What's going on?
Shares of Bristol-Myers Squibb, the pharmaceutical company, dropped more than 15% on Friday: one of its key drugs failed a test to approve it for use among a wide swathe of cancer patients.
What does this mean?
The drug in question, called Opdivo, is already in use as a drug for some rare cancers, but Bristol-Myers was hoping that it would be successful at treating cancers that affect a large number of people (specifically, it was targeting the most common form of lung cancer). The company, as well as many investors, had high expectations for the drug and its failure to perform was a big surprise – which is why the share price reacted so violently.
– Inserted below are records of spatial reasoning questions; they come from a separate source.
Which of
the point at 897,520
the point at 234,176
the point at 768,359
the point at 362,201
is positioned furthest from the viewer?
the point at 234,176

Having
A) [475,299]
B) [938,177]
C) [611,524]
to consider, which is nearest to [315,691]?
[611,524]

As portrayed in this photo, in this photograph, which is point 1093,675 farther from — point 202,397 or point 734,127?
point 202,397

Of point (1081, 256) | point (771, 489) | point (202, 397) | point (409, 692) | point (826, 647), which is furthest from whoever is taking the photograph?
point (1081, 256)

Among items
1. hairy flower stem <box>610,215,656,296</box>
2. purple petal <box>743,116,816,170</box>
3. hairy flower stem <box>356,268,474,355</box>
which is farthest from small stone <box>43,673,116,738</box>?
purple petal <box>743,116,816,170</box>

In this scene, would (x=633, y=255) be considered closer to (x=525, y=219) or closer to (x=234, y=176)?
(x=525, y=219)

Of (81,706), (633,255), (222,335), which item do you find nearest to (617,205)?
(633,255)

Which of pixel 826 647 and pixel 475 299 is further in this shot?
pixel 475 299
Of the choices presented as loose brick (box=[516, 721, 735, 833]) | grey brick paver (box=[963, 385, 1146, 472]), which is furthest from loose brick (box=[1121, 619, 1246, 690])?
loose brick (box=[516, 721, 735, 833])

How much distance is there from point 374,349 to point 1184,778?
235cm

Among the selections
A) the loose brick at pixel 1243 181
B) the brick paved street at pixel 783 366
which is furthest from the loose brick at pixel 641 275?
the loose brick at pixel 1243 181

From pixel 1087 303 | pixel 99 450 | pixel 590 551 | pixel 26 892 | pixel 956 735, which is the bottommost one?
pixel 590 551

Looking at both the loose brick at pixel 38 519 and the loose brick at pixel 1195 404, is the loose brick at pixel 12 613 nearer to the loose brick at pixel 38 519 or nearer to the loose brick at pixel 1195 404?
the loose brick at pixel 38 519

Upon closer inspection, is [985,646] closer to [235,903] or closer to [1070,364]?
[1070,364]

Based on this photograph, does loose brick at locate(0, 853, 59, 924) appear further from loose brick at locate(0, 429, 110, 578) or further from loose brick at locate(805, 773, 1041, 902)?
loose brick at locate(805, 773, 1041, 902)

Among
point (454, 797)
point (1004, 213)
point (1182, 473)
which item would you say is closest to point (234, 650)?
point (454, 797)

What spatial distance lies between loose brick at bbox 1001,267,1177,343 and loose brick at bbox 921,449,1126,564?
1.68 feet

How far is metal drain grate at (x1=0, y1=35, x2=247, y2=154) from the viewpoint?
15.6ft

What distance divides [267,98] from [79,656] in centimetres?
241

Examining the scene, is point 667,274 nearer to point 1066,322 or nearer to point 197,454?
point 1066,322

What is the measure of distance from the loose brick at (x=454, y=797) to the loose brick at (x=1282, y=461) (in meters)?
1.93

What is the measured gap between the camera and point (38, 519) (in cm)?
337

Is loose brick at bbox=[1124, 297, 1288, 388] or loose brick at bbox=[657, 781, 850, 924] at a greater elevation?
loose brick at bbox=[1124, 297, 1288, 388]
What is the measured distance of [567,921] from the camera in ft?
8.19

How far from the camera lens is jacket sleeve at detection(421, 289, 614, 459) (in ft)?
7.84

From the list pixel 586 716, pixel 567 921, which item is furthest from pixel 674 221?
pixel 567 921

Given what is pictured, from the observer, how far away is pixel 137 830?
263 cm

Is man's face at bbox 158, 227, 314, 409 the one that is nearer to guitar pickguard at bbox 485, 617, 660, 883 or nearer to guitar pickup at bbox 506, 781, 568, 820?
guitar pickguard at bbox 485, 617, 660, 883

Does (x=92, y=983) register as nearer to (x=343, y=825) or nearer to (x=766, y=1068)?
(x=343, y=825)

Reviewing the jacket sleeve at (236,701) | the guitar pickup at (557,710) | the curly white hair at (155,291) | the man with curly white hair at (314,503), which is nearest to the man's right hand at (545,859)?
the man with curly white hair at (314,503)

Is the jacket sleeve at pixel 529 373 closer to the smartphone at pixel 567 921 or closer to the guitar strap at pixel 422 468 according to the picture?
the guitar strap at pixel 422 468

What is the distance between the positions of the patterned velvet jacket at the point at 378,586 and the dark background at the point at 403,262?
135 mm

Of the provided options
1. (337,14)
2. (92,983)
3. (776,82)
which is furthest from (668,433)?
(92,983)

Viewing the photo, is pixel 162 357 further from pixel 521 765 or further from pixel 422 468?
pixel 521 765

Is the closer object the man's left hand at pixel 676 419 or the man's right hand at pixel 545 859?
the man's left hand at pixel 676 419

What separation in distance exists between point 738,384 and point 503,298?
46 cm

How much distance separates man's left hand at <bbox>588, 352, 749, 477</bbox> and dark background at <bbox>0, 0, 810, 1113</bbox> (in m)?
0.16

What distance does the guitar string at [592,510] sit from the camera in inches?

Shares of Bristol-Myers’ rival, Merck, jumped 10% on Friday as a similar drug from Merck, which has passed a similar test already, will now face less competition.
Why should I care?
The bigger picture: The pharmaceutical business is inherently risky.
Developing new drugs comes with risks: it’s an expensive endeavor and far from guaranteed to succeed. Bristol-Myers purposefully pursued a riskier strategy than its rival Merck, which involved targeting Opdivo at a broad range of cancer sufferers (rather than at a smaller sub-section, with whom the drug would have more likely been successful). While big pharma companies, such as Bristol-Myers, protect themselves by having a variety of product streams and relatively low debt levels, Friday’s news is a reminder that, even amongst the biggest companies, pharma is a risky business.
For the stock: Opdivo was supposed to drive a lot of Bristol-Myers’ future growth.
It’s not game over for the drug: it’s quite likely that it will find success as part of a combination of therapies for cancer patients. But it probably won’t be used for as many patients as Bristol-Myers had hoped. Analysts are split on the long-term impact for the company, but suffice to say the road ahead isn’t as smooth as investors had hoped.